Uma originalidade chamada subconcessão
Em poucos anos, após a abertura do primeiro Integrated Resort de Macau, a LVS tornou-se líder do mercado do jogo. Para isso também contribuíram mais dois resorts que a empresa abriu no Cotai, o Sands Cotai Central, que agora está a ser reconvertido para um espaço temático, chamado Londoner, e o Parisian – a LVS e a Galaxy, talvez por terem sido as primeiras operadoras a apostar no Cotai, conseguiram muito mais terrenos do que a concorrência, sendo que a Galaxy ainda está a construir e a tentar tirar partido do muitos metros quadrados que lhe foram atribuídos, e a LVS há muito que tem o capítulo das grandes obras encerrado.
Las Vegas já tinha adjectivado Sheldon Adelson como um visionário. Macau comprovou-o. Dos autocarros grátis com ligação regular aos casinos, que são normais em Las Vegas, mas não existiam em Macau, à empresa de barcos, para não depender exclusivamente dos jetfoils de Stanley Ho, Adelson fez a diferença. E até na maior originalidade do sistema de jogo de Macau, as subconcessões, a LVS está presente: foi à empresa de Sheldon Adelson que o Governo atribuiu a primeira das três subconcessões, depois de desfeita a parceria inicial com a Galaxy.
Em 10 anos, quase 300 milhões de turistas chineses visitaram o maior casino do mundo, que é ao mesmo tempo o maior edifício da Ásia e o 5º maior do mundo, com uma área de 980 mil metros quadrados. Juntando todos os complexos da LVS, o número de visitas ultrapassará nesta altura os 600 milhões. A Sands controla ainda cerca de um terço de todos os quartos de hotel disponíveis em Macau.
“Esta foi a melhor aposta que já fiz na minha vida”, disse Adelson. E os números provam-no: se tudo começou em Las Vegas, a verdade é que as receitas obtidas pelo grupo nos EUA valem apenas 13 por cento. Singapura, onde a LVS tem uma das duas concessões, gera 22 por cento. Os restantes 65 por cento têm origem na RAEM.

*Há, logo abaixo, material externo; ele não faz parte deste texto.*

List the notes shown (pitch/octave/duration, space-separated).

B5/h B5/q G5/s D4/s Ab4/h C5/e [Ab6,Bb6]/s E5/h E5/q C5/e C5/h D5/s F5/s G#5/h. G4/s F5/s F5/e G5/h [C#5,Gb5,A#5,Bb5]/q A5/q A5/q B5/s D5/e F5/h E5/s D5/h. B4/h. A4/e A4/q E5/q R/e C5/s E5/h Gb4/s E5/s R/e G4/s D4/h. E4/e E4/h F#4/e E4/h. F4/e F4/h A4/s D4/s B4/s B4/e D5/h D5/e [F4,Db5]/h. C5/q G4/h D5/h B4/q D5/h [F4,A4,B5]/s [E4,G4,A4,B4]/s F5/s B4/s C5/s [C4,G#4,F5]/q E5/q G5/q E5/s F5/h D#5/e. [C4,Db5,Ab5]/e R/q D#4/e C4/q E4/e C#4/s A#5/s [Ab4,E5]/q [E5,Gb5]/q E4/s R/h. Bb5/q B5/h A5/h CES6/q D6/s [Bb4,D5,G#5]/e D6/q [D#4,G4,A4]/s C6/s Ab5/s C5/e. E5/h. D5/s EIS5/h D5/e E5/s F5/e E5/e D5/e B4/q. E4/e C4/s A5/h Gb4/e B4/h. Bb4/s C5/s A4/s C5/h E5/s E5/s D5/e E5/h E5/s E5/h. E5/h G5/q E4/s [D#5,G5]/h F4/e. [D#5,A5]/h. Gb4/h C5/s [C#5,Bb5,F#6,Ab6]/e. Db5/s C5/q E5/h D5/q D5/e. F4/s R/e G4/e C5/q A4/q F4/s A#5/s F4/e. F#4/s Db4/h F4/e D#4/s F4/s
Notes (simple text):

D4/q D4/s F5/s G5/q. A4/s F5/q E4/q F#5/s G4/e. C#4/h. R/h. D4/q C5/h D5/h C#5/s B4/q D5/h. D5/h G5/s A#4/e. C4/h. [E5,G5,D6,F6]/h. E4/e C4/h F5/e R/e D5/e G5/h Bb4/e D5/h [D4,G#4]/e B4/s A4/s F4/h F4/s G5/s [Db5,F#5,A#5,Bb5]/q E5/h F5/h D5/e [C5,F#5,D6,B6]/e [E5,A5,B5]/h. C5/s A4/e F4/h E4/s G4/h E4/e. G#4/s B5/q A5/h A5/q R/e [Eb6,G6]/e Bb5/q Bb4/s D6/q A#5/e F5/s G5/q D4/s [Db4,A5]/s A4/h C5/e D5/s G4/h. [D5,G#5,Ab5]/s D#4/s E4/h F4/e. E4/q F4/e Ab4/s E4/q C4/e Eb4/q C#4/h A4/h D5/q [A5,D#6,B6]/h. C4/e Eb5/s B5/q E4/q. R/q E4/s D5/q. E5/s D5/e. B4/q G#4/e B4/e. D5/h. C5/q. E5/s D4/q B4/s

O que é que os americanos têm?
Desde que chegou ao topo, a LVS nunca perdeu a liderança, embora tenha que partilhar com a Galaxy o primeiro lugar do operador com mais quota de mercado. Adelson e consumidor chinês criaram uma significativa empatia desde 2004, que nenhum outro concessionário conseguiu até agora desfazer.
A explicação poderá ter a ver com o pioneirismo, mas também com o facto de Sheldon Adelson ter apostado em trazer para Macau as principais características dos seus casinos nos Estados Unidos. Esta história é bem reveladora: conta-se que, antes de abrirem o Sands, diversos colaboradores da LVS percorriam, às mais variadas horas, os principais casinos da SJM para perceberem as suas idiossincrasias.
Uma delas tinha a ver com a cor das carpetes das salas de jogo e do feltro das mesas. No Lisboa e no Jai Alai as carpetes eram pretas e as mesas de um cinzento fosco. Os ‘espiões’ estavam confusos e tinham receio que as cores fossem superstição ou fong-soi. Até que, entre receios, um administrador da LVS decidiu que deveria ser como nos EUA: carpetes coloridas e feltros verdes.
Só mais tarde se descobriu que quer no Lisboa quer no Jai Alai as carpetes também tinham sido, em tempos, coloridas, mas estavam negras porque nunca tinham sido lavadas. Nas mesas, quando novas, também houve panos verdes, mas sujaram-se e estragaram-se e nunca foram substituídas.